Extant failure modes

  • ArangoDB transactions can fail on one node and succeed on another. This will commit the changes that succeeded but cause the transaction as a whole to fail client-side. This means in theory the client could determine the current state of the DB and try to repair any inconsistencies, but in practice this is very complicated.
    • A link could be expired without the current link being deleted, effectively leaving an expired and current version of the same link. If this link were to be expired again an error would occur and the DB would have to be manually corrected.
    • A link could be deleted without the expired document being written, destroying the link's history.

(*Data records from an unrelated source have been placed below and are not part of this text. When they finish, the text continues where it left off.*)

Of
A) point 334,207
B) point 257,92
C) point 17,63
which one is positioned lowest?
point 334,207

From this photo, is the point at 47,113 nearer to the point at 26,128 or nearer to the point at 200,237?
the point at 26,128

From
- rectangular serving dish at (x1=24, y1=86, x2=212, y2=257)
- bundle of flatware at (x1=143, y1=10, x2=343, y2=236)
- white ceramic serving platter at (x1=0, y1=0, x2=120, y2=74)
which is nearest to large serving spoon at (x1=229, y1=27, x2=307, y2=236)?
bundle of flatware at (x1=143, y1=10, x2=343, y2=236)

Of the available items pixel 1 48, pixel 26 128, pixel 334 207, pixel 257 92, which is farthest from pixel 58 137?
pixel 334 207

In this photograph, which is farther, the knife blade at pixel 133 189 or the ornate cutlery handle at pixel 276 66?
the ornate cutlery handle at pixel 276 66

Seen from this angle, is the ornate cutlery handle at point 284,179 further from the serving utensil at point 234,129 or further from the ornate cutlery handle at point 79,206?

  • Since expiration does not use an exclusive lock, it is possible for other writes to collide with the expired link document and cause the write to fail.
  • If the delete fails, an error will be raised and the transaction will be aborted.
    • Funnily enough, there is an ignore_missing parameter, but from the python-arango documentation:
      :param ignore_missing: Do not raise an exception on missing document.
      This parameter has no effect in transactions where an exception is  
      always raised on failures.
      
    • This could be caused by:
      • Another thread expiring and deleting the link, in which case no further action is necessary.
      • Another thread expiring and updating the link, in which case the current operation should not expire the new link.
    • This error takes split second timing and is highly unlikely to occur, and should not leave the database in an inconsistent state.